Racism in the System, Not Just the Symptoms

Many people assume racism in healthcare looks like outright discrimination, and sometimes it does. But more often, it hides in protocols, policies, and patterns.

Black women in the U.S. are three times more likely to die from pregnancy-related causes than white women, even when education and income are accounted for (CDC, 2019). Studies show that pain in Black patients is frequently undertreated because of long-standing biases in medical training. Indigenous communities are often forced to rely on underfunded Indian Health Service clinics that lack critical resources.

Racism in healthcare isn't always loud. Sometimes it's a form not offered in your language. A provider not believing your symptoms. A clinic located two bus transfers and a three-hour wait away.

Poverty: The Pre-existing Condition No One Talks About

In every PF round I debated, poverty was described as a “root cause.” And in healthcare, it truly is. Poverty shapes every single aspect of a person’s access to care, from the ability to afford insurance, to finding time off work to attend appointments, to purchasing basic prescriptions.

Even in relatively affluent areas like Bellevue, I’ve seen the way financial instability stops people from getting the treatment they need. I’ve watched patients hesitate before picking up medication because they’re worried about the cost. I’ve talked to families who delay routine care because a single ER visit could send them into medical debt.

These aren’t isolated cases, they’re patterns. And they reflect a country where healthcare is not structured around equity, but economics.

The Deadly Intersection of Race and Class

The most painful reality is that racism and poverty don’t just exist side by side, they compound each other. Centuries of discriminatory policy, from redlining and housing segregation to unequal education and wage gaps, have left communities of color disproportionately impacted by poverty. So when they try to access healthcare, they face double the burden.
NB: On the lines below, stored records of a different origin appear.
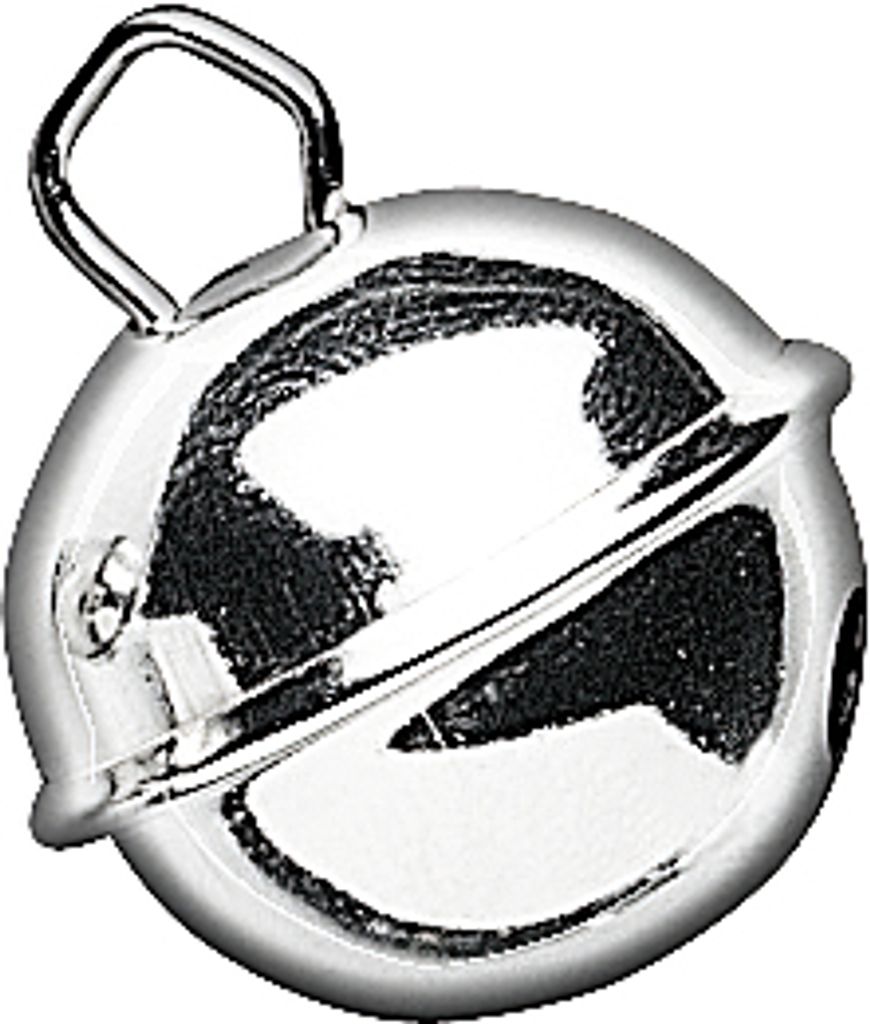 Metallglöckchen 24mm Durchmesser silberfarbig VE=5x4 Stück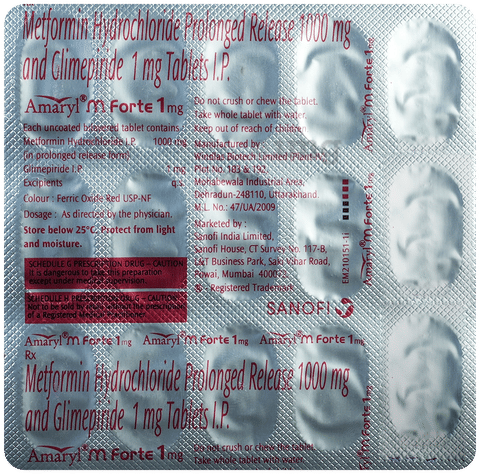Amaryl M Forte 1 Tablet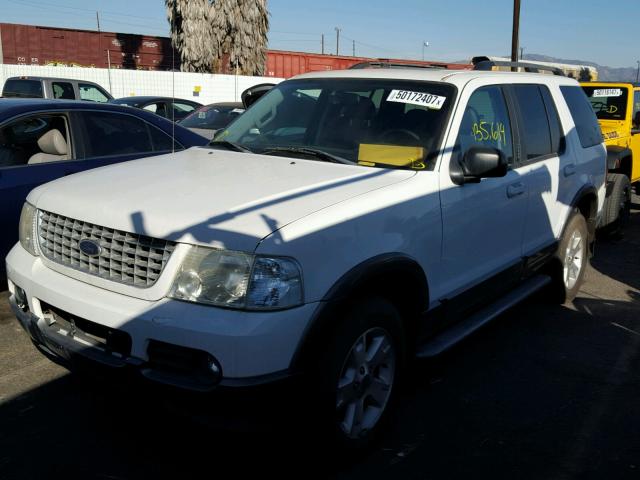 1FMZU63W53UB02417 - 2003 FORD EXPLORER X WHITE photo 2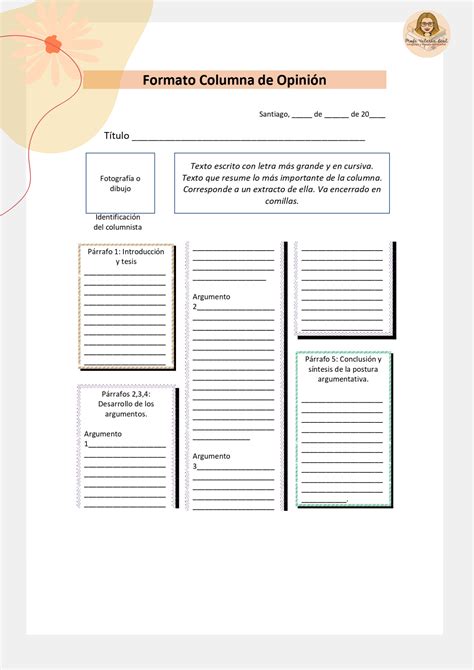 Escribir Una Columna De Opini N Xppp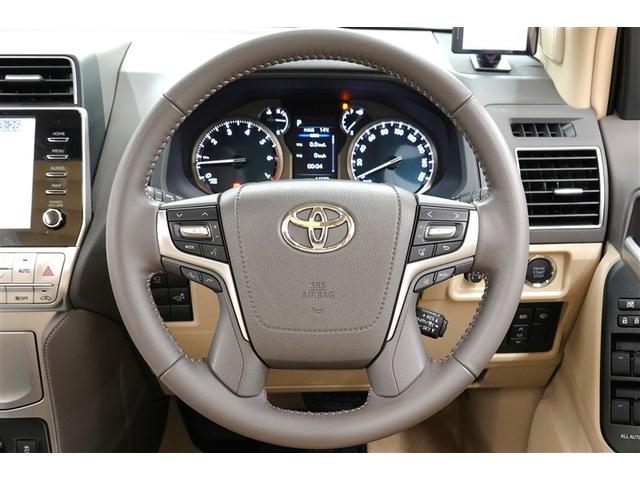 ランドクルーザープラド ＴＸ　Ｌパッケージ　マットブラックエディション　革シート　サンルーフ　４ＷＤ　フルセグ　メモリーナビ　バックカメラ　衝突被害軽減システム　ＥＴＣ　ドラレコ　ＬＥＤヘッドランプ　乗車定員７人　３列シート　記録簿（18枚目）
And it shows. People of color in low-income neighborhoods face higher rates of chronic conditions, lower life expectancies, and poorer health outcomes across almost every metric.
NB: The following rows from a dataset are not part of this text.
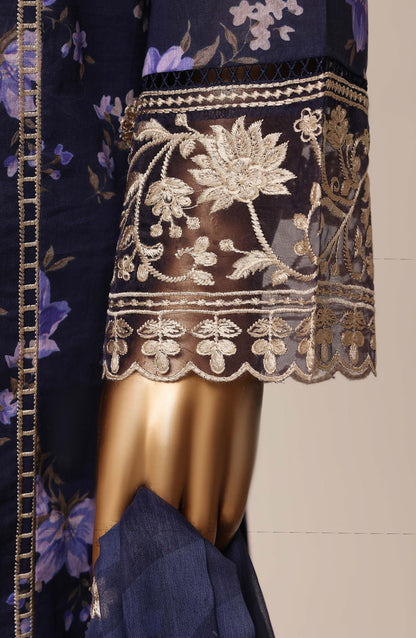 Sadabahar Signature Embroidered Stitched 3 Piece Suit - D-05 - SBD26XIT - Blue - Festive Collection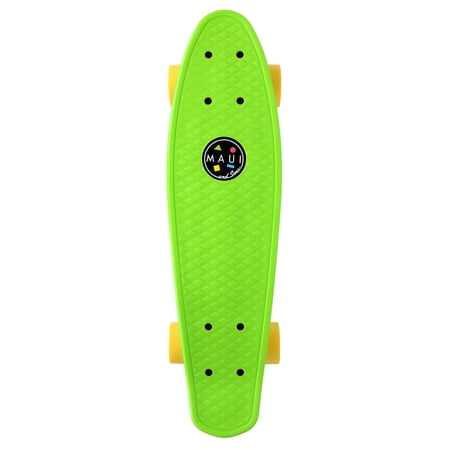 Maui and Sons 22" Retro Green Cookie Cruiser Skateboard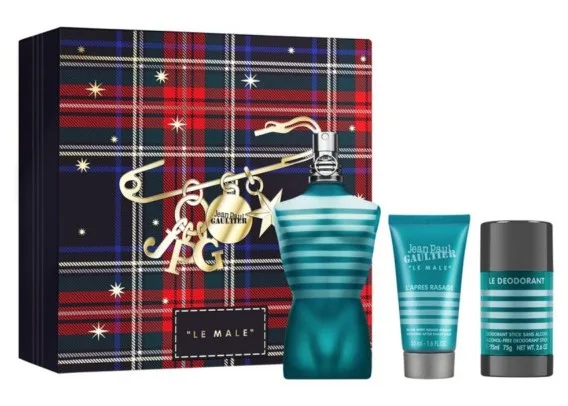Jean P. Gaultier Le Male - EDT 125 ml + balzám po holení 50 ml + tuhý deodorant 75 ml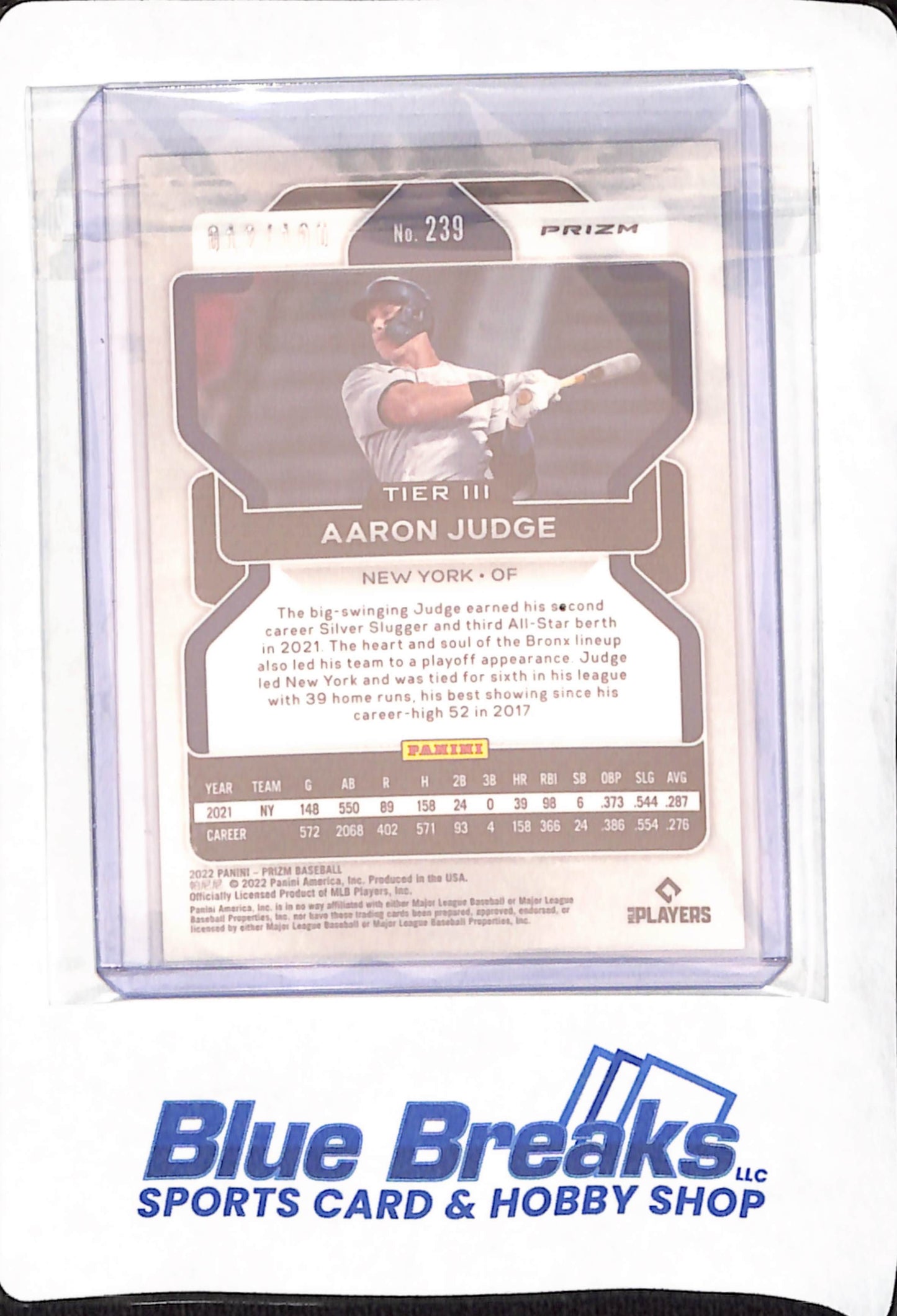 2022 Panini Prizm - Aaron Judge - Baseball - New York Yankees - Gold - 12/100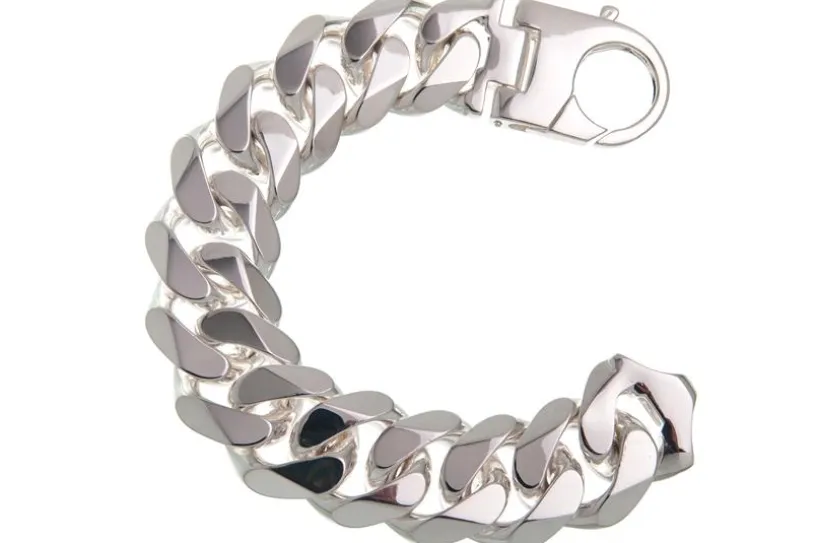 Panzerkette Armband 23mm - 925 Silber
It’s not just about doctors or hospitals, it’s about the systems we’ve built. And who we’ve left out of them.

Why This Matters to Me

As someone who hopes to enter the medical field, this isn’t just a debate topic or a research project, it’s a call to action. Through debate, I learned how to make arguments. Through patient care experiences, I learned why they matter.

I’ve met patients whose lives are made harder not by their diagnosis, but by the system that’s supposed to care for them. I’ve seen how policy gaps become personal losses. And I’ve realized that fighting for equity in healthcare is just as critical as any scientific breakthrough or medical innovation.
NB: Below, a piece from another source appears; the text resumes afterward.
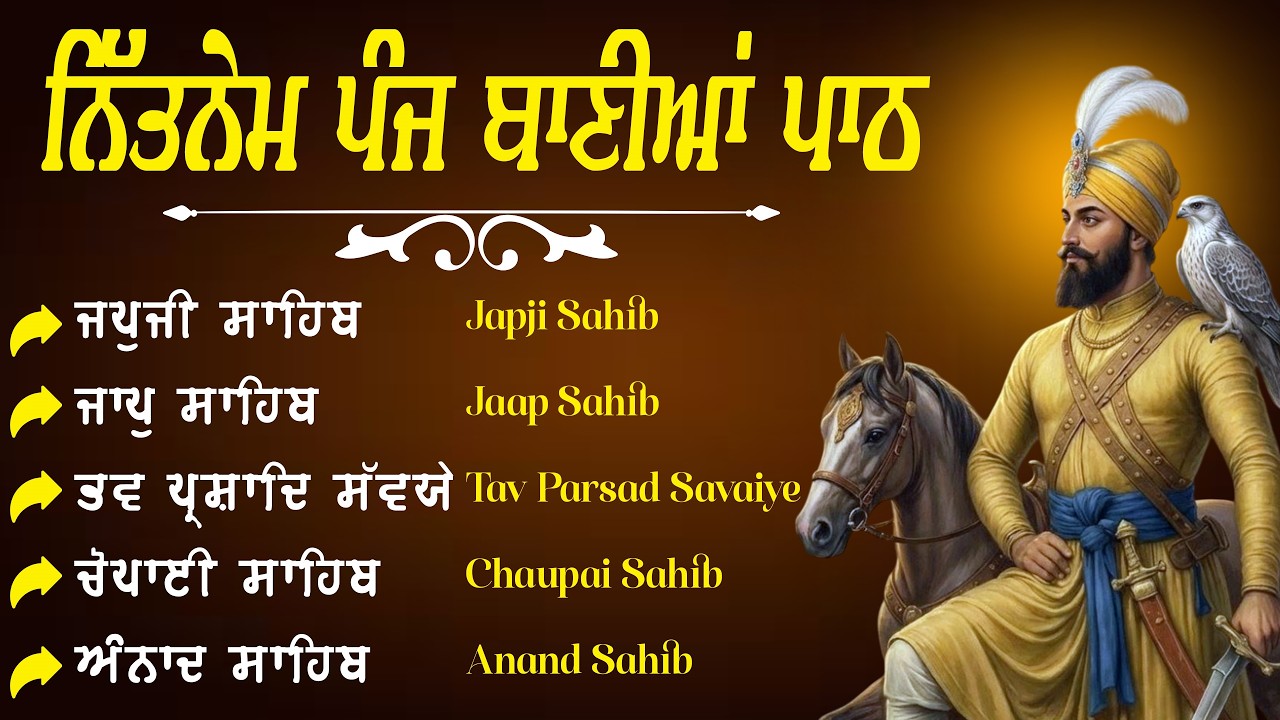 Nitnem Sahib Full Path | 5 Bania Path | Panj Bania Path | Pure Gurbani | ਸ਼ੁੱਧ ਗੁਰਬਾਣੀ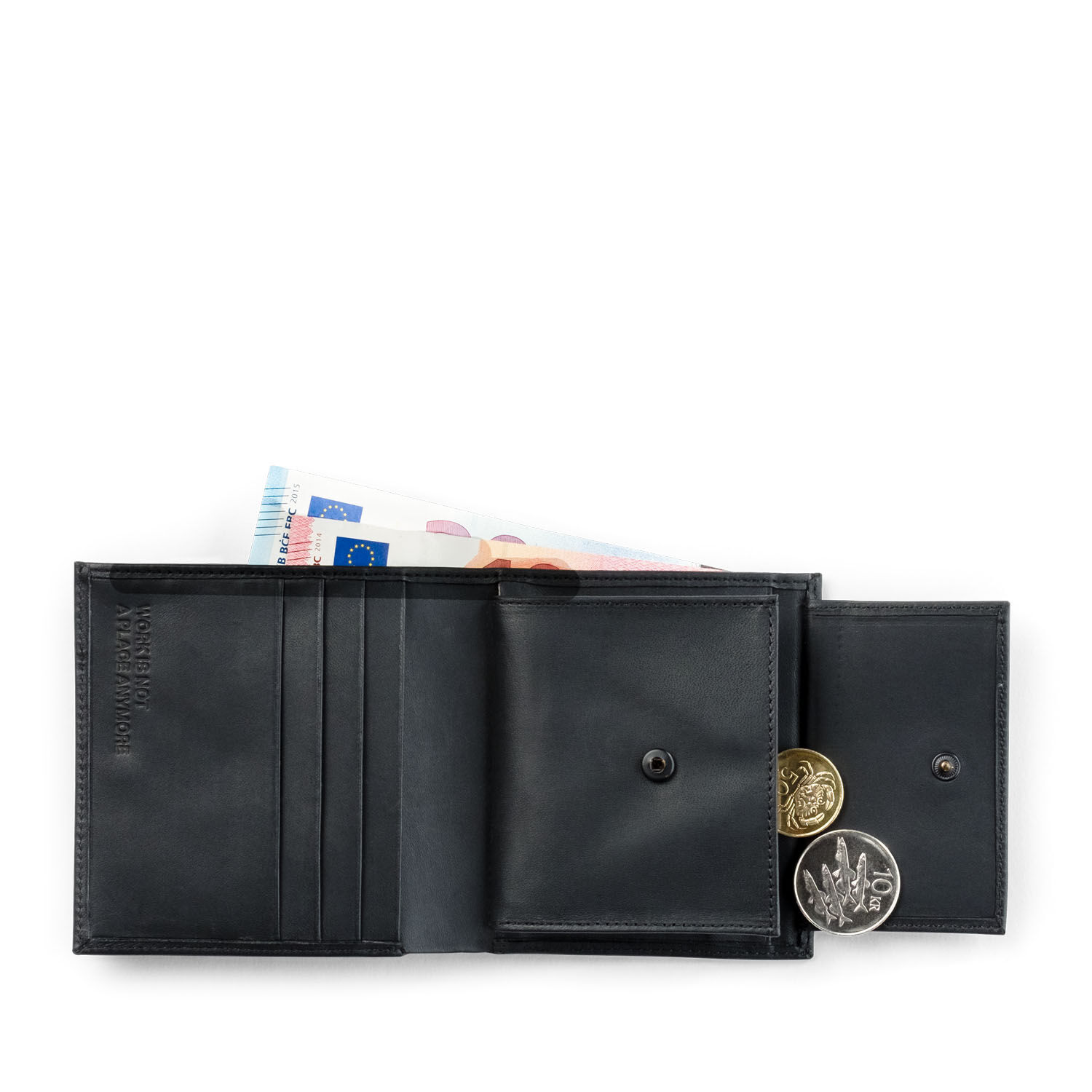 Salzen Redefined Classic Standard Wallet Total Black Salzen Redefined Classic Standard Wallet Total Black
Because no matter how advanced our medicine becomes, it won’t matter if people can’t access it. This isn’t just about healthcare. It’s about justice.



References

  • Centers for Disease Control and Prevention (CDC). (2019). Racial and Ethnic Disparities in Maternal Mortality. https://www.cdc.gov
  • Williams, D. R., & Mohammed, S. A. (2009). Discrimination and racial disparities in health: evidence and needed research. Journal of Behavioral Medicine, 32(1), 20–47.
  • Bailey, Z. D., et al. (2017). Structural racism and health inequities in the USA: evidence and interventions. The Lancet, 389(10077), 1453–1463.